» **Your goal**: Where a line in the records below contains the string "lever", tally it; give only the final number.

» **Dataset records**:
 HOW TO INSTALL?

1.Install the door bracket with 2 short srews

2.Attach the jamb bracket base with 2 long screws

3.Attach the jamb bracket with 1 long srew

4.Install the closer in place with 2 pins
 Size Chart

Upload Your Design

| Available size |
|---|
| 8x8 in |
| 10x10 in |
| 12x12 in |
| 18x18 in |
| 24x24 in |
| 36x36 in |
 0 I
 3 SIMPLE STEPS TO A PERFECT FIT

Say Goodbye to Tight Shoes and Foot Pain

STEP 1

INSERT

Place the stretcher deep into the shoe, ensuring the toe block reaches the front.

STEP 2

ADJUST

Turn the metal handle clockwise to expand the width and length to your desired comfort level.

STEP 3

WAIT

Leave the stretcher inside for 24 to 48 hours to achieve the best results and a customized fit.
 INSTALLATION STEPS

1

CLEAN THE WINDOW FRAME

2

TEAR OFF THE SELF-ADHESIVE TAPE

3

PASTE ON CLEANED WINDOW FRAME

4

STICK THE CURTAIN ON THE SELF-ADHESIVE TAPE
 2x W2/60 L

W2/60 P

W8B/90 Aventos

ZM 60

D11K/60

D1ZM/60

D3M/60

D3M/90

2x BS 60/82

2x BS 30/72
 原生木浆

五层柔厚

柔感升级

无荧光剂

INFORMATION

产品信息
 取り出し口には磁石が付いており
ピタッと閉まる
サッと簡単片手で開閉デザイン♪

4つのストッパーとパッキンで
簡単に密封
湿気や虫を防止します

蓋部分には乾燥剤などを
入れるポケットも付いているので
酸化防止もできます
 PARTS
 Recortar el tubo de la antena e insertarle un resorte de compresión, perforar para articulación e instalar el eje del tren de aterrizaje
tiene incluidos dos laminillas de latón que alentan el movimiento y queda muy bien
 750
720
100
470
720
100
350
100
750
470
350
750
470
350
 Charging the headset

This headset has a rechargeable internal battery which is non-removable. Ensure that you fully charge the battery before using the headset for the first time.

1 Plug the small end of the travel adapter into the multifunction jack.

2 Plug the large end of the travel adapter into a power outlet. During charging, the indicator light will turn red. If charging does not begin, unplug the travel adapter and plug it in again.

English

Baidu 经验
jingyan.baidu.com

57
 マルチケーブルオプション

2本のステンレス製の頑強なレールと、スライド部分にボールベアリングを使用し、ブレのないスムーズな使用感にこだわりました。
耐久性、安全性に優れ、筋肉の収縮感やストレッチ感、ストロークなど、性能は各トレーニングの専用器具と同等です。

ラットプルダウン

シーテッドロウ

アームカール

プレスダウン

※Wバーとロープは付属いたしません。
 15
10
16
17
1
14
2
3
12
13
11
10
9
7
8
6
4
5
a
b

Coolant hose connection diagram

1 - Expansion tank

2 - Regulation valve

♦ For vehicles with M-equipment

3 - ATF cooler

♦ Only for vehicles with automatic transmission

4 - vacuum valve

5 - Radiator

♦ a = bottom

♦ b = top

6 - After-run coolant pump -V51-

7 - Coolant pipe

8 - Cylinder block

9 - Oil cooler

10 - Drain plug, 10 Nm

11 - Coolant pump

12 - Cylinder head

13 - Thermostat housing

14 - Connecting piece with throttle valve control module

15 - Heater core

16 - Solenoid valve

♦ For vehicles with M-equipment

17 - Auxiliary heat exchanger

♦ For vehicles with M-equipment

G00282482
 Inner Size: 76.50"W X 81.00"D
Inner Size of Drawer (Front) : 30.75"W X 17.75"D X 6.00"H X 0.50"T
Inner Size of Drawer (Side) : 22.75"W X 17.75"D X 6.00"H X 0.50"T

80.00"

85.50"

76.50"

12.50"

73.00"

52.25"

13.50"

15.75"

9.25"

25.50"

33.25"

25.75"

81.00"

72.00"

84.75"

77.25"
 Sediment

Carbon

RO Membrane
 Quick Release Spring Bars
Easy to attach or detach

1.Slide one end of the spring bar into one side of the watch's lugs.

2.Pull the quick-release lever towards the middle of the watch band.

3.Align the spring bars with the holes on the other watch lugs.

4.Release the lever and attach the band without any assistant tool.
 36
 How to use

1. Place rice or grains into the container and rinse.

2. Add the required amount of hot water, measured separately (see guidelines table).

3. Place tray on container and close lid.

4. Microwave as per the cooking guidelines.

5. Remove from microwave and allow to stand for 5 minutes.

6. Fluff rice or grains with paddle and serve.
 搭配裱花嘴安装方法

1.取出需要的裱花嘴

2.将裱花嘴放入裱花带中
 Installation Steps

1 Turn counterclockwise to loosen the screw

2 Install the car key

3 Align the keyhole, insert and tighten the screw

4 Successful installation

» **Result for this exercise**: 2